▶ _WHAT IS ASKED_
Quote every one of the entries below word for word, without changing anything.
*** SOURCE RECORDS ***
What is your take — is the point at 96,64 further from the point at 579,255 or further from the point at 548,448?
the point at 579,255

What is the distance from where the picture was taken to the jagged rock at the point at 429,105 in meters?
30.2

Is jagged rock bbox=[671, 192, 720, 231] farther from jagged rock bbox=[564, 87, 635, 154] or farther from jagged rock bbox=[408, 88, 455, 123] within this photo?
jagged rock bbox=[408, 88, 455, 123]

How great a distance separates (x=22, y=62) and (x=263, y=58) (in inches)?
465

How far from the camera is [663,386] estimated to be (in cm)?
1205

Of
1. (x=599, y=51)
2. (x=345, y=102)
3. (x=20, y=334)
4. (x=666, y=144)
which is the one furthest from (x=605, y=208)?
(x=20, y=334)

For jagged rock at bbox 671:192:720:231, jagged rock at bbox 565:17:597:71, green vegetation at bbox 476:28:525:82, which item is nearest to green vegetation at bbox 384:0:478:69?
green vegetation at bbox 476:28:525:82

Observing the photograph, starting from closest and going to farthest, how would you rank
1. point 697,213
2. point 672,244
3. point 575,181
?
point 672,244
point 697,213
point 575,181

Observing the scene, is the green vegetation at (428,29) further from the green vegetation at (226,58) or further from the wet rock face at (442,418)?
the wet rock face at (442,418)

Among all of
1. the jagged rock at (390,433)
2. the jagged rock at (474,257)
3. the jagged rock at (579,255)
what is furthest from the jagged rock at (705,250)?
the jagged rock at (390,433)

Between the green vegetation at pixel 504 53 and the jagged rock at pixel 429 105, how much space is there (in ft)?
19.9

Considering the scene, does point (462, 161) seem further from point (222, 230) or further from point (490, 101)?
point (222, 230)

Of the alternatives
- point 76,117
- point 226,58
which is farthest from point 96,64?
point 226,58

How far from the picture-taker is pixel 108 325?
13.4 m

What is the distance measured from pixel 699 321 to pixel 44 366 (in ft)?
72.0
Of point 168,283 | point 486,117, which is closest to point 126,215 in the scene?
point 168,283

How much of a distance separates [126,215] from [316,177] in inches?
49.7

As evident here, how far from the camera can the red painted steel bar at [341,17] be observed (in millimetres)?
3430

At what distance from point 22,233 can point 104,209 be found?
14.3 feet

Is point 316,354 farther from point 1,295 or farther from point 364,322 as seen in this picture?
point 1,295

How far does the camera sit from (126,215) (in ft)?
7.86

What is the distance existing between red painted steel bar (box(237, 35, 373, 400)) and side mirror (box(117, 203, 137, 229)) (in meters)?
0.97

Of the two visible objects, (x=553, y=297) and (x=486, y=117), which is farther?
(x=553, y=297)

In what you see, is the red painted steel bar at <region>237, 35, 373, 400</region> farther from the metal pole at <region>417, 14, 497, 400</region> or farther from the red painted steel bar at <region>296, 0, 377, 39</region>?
***
▶ _RESULT BELOW_
What is your take — is the point at 96,64 further from the point at 579,255 or further from the point at 548,448?
the point at 579,255

What is the distance from where the picture was taken to the jagged rock at the point at 429,105 in meters?
30.2

Is jagged rock bbox=[671, 192, 720, 231] farther from jagged rock bbox=[564, 87, 635, 154] or farther from jagged rock bbox=[408, 88, 455, 123] within this photo?
jagged rock bbox=[408, 88, 455, 123]

How great a distance separates (x=22, y=62) and (x=263, y=58) (in inches)?
465

How far from the camera is [663,386] estimated to be (in cm)?
1205

Of
1. (x=599, y=51)
2. (x=345, y=102)
3. (x=20, y=334)
4. (x=666, y=144)
which is the one furthest from (x=605, y=208)?
(x=20, y=334)

For jagged rock at bbox 671:192:720:231, jagged rock at bbox 565:17:597:71, green vegetation at bbox 476:28:525:82, which item is nearest to green vegetation at bbox 384:0:478:69?
green vegetation at bbox 476:28:525:82

Observing the photograph, starting from closest and going to farthest, how would you rank
1. point 697,213
2. point 672,244
3. point 575,181
?
point 672,244
point 697,213
point 575,181

Observing the scene, is the green vegetation at (428,29) further from the green vegetation at (226,58) or further from the wet rock face at (442,418)?
the wet rock face at (442,418)

Among all of
1. the jagged rock at (390,433)
2. the jagged rock at (474,257)
3. the jagged rock at (579,255)
what is furthest from the jagged rock at (705,250)?
the jagged rock at (390,433)

Between the green vegetation at pixel 504 53 and the jagged rock at pixel 429 105, how much space is there (in ft)?
19.9

Considering the scene, does point (462, 161) seem further from point (222, 230) or further from point (490, 101)?
point (222, 230)

Of the alternatives
- point 76,117
- point 226,58
which is farthest from point 96,64?
point 226,58

How far from the picture-taker is pixel 108 325?
13.4 m

What is the distance measured from pixel 699 321 to pixel 44 366 (in ft)?
72.0
Of point 168,283 | point 486,117, which is closest to point 126,215 in the scene?
point 168,283

How much of a distance separates [126,215] from [316,177] in inches?
49.7

As evident here, how far from the camera can the red painted steel bar at [341,17] be observed (in millimetres)?
3430

At what distance from point 22,233 can point 104,209 be found?
14.3 feet

Is point 316,354 farther from point 1,295 or farther from point 364,322 as seen in this picture?
point 1,295

How far does the camera sit from (126,215) (in ft)?
7.86

What is the distance existing between red painted steel bar (box(237, 35, 373, 400)) and side mirror (box(117, 203, 137, 229)) (in meters)?
0.97

Of the two visible objects, (x=553, y=297) and (x=486, y=117), which is farther?
(x=553, y=297)

In what you see, is the red painted steel bar at <region>237, 35, 373, 400</region> farther from the metal pole at <region>417, 14, 497, 400</region> or farther from the red painted steel bar at <region>296, 0, 377, 39</region>?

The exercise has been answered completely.